I do agree that Apple has carefully chosen a thing to object to that aligns well with their own business model. But I also think the thing they're objecting to is worth disclosing to users, so: ¯\_(ツ)_/¯


The article says that in 2022 Apple started disallowing first party tracking within providers, actually. So in fact Meta can't do that, while Apple still can.


Yeah, but then it describes what's clearly third-party tracking. It's The Register, you can't rely on them getting technical things right.

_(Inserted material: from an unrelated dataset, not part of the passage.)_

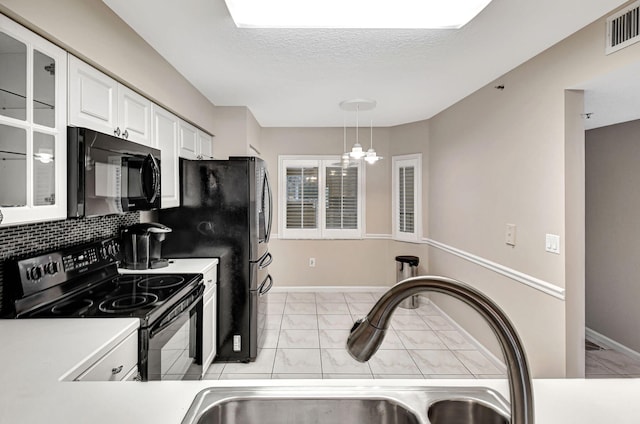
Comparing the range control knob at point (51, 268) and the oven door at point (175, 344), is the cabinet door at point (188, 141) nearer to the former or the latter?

> As one programmatic ad news outlet pointed out, Facebook was actually hit the hardest by the 2022 first-party rules because its software development kit (SDK) "plugged into so many outside apps and ... its attribution pixels [were] littered liberally across the web."

The article they link to there about the 2022 rules is from 2021, incidentally, and is just talking about other apps embedding Facebook tracking -- i.e. third-party stuff. There's a lot of talking about how "first-party data is valuable to Facebook", but it's all referring to how Facebook wants to use the data from other people.


While there is always room for improvement, i think the lack of of proper (crash & debug) analytics being sent home are the only remaining explanation explanation for the abysmal software quality at Apple.

How else could they repeatedly fuck up the basics? Every second release has awful battery life because half the daemon processes are running wild in 100% CPU parties. The only reasonable explanation for this nonsense is that Apple doesn't know about all the problems (or cannot fix them) because they refrain from collecting the required data...


That's an open secret, good to see regulators finally seeing this double standard.